- Arthur F. Black House
- U.S. National Register of Historic Places
- Location: 707 Cerbat Avenue, Kingman, Arizona
- Coordinates: 35°11′41″N 114°3′30″W﻿ / ﻿35.19472°N 114.05833°W
- Built: 1925
- Architectural style: Spanish Colonial Revival
- NRHP reference No.: 93001324
- Added to NRHP: December 9, 1993

= Arthur F. Black House =

Historic house in Arizona, United States

Arthur F. Black House is a historic house in Kingman, Arizona. It was built in 1925 and listed on the National Register of Historic Places in 1993.

==History==
The house was built in 1919, and a second floor was added in 1933. The house is in the style of Spanish Colonial Revival. Cecil E. Chilton was the first contractor and Mr. Black did the building of the second floor. The house has a native stone wall and an open veranda and balcony. The lumber for the 1933 addition came from an original high school gym.
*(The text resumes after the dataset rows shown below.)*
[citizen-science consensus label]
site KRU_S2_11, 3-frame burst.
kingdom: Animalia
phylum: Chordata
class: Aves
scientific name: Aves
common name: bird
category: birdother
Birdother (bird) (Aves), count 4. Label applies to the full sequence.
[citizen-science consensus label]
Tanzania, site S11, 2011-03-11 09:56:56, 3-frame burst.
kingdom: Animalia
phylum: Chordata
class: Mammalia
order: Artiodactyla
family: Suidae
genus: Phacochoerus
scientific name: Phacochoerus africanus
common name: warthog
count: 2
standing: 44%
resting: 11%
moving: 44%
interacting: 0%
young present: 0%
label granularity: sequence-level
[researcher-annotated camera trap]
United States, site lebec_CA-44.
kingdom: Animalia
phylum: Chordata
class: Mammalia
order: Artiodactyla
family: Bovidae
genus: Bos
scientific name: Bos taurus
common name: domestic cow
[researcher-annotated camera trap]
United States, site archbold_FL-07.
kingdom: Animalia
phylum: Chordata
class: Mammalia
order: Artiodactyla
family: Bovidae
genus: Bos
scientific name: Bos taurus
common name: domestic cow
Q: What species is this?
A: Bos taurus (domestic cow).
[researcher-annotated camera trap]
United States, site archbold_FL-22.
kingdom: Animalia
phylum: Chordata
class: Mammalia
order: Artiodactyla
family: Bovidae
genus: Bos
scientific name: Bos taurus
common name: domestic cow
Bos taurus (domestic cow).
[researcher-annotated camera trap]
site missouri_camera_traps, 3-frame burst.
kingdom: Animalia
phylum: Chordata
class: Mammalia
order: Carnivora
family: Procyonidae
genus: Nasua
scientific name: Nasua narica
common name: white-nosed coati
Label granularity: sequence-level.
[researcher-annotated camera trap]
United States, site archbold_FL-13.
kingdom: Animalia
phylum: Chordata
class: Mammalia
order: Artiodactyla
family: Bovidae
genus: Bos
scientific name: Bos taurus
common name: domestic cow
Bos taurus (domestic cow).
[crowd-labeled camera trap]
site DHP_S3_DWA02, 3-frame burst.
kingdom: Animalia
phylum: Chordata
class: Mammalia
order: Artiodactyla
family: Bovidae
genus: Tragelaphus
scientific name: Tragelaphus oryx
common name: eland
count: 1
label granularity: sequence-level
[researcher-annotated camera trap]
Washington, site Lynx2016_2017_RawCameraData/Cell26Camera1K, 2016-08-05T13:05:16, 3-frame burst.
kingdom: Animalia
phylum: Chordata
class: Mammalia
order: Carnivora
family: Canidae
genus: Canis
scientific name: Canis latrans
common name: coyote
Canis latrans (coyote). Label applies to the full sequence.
Mr. Black was the mining foreman at the Golconda Mine for about 4 years, a railroad engineer for 3 years, and partner in Kingman Motor Co. (Ford Dealership). He started the Boulder Dam Line, Kingman to Las Vegas line and adding to Phoenix; it handled passengers and freight. He is known as the Father of U. S. Route 93 and helped in creating U. S. Route 66 from the Old Trails Highway. He also formed the first cab company in Kingman, called Kingman Cab Co.